$$I = \int_{0}^\infty \dfrac{e^{-\sqrt{Ax}} \ln \left(1+x\right)}{\sqrt{x}} dx , \quad A>0.$$
Any hint for solving this integral, I think Gauss quadrature cannot be applied to this. Matlab is giving numerical answers to this, that means its solvable. Any help would be highly appreciated.

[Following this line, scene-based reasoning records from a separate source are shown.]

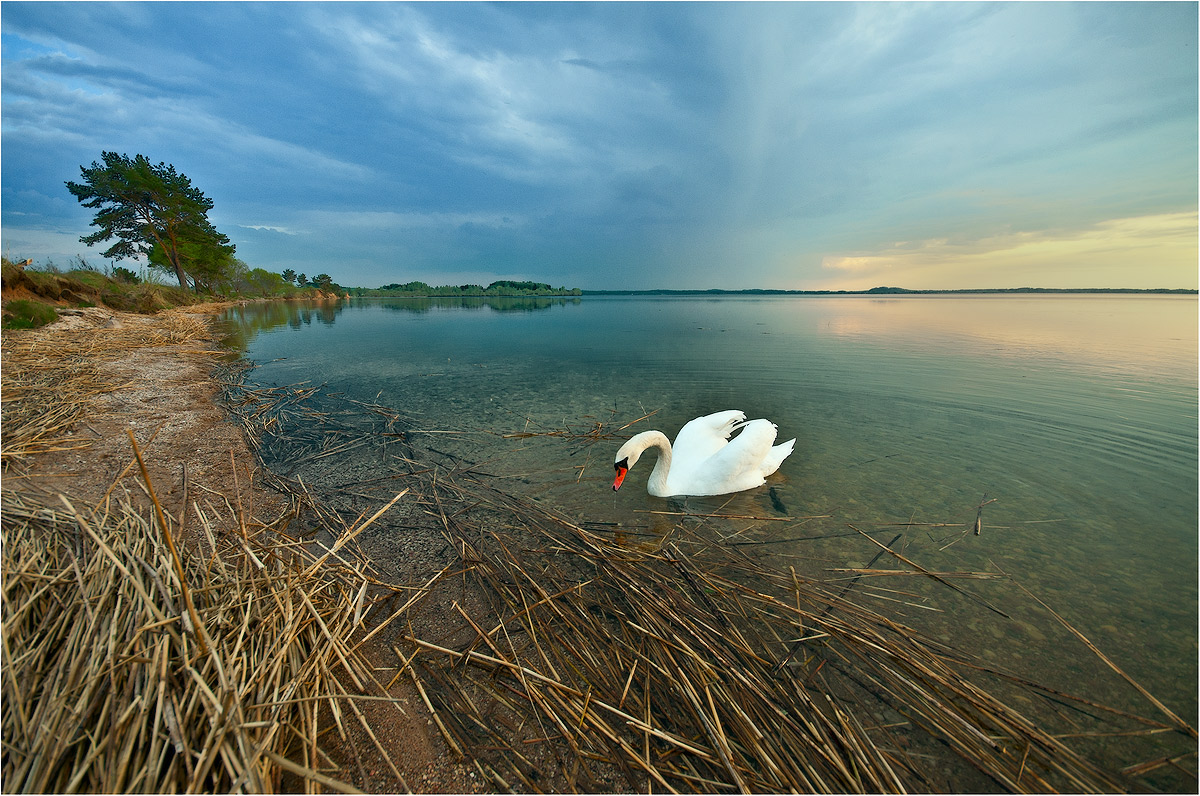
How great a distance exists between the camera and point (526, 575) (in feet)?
12.0

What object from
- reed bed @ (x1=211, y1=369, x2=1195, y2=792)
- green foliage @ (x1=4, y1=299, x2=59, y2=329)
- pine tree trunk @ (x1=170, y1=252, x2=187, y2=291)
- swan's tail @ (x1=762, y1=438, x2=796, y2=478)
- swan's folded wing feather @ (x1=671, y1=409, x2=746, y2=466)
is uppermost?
pine tree trunk @ (x1=170, y1=252, x2=187, y2=291)

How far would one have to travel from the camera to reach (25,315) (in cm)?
1259

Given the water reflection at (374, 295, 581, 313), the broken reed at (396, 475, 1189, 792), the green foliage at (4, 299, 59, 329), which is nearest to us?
the broken reed at (396, 475, 1189, 792)

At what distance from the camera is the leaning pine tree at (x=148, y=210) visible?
109 feet

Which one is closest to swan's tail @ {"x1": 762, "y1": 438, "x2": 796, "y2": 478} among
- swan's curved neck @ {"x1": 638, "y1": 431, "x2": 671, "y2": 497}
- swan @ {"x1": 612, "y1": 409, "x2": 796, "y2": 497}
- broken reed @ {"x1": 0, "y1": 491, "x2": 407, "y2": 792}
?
swan @ {"x1": 612, "y1": 409, "x2": 796, "y2": 497}

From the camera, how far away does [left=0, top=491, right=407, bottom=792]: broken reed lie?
5.68 ft

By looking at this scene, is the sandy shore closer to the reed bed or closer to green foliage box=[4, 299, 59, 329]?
the reed bed

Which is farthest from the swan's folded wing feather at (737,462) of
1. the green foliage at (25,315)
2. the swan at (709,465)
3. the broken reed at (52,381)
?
the green foliage at (25,315)

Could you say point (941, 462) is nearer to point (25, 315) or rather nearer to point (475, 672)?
point (475, 672)

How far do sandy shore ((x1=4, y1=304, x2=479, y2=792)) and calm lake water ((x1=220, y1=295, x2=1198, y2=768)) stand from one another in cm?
258

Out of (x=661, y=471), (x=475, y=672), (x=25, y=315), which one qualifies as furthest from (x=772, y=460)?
(x=25, y=315)

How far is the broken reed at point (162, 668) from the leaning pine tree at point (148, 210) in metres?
50.1

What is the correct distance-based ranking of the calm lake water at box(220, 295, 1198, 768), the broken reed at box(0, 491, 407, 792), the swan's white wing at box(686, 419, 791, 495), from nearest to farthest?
1. the broken reed at box(0, 491, 407, 792)
2. the calm lake water at box(220, 295, 1198, 768)
3. the swan's white wing at box(686, 419, 791, 495)

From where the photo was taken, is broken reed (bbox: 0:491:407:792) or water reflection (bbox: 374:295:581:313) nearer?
broken reed (bbox: 0:491:407:792)
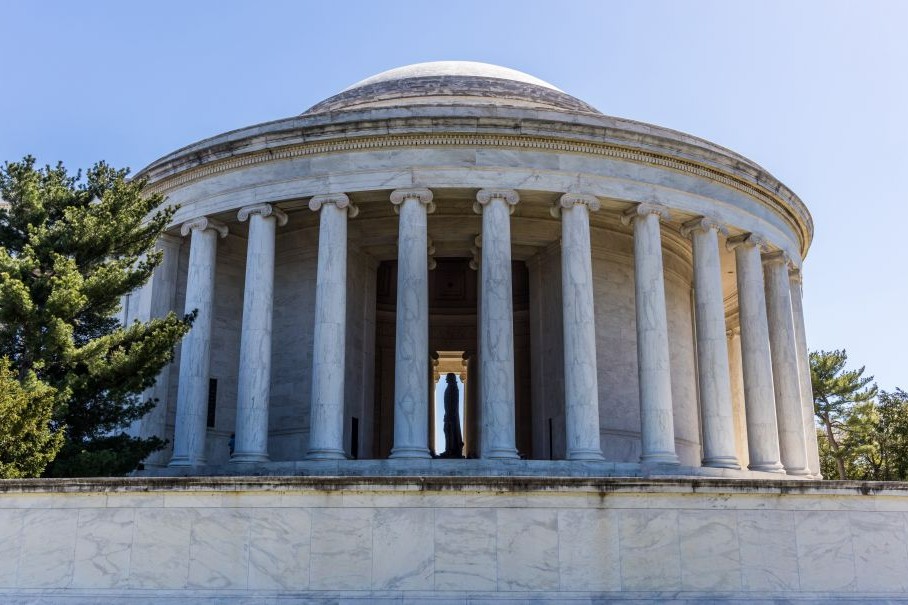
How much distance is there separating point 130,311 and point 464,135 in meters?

Your question is equivalent to finding $$ g(B) = \int_{0}^{+\infty} \log(1+x^2)\,e^{- B x}\,dx $$ for $B>0$, i.e. to finding the Laplace transform of $\log(1+x^2)$. By integration by parts we have $$ g(B) = \frac{2}{B}\int_{0}^{+\infty}\frac{x}{1+x^2}\,e^{-B x}\,dx $$ and by partial fraction decomposition that equals $$ \frac{2}{B}\left[\frac{\pi}{2}\sin(B)-\sin(B)\text{Si}(B)-\cos(B)\text{Ci}(B)\right] $$ where $\text{Si}$ and $\text{Ci}$ are the sine/cosine integrals. A numerical evaluation is indeed simpler from the previous integral representation, since both $\frac{x}{1+x^2}$ and $e^{-Bx}$ are smooth and decreasing functions. For instance, by the Cauchy-Schwarz inequality
$$ g(B)\leq\frac{2}{B}\sqrt{\int_{0}^{+\infty}\frac{x\,dx}{(1+x^2)^2}\int_{0}^{+\infty}x\,e^{-2B x}\,dx}=\frac{1}{B^2\sqrt{2}}. $$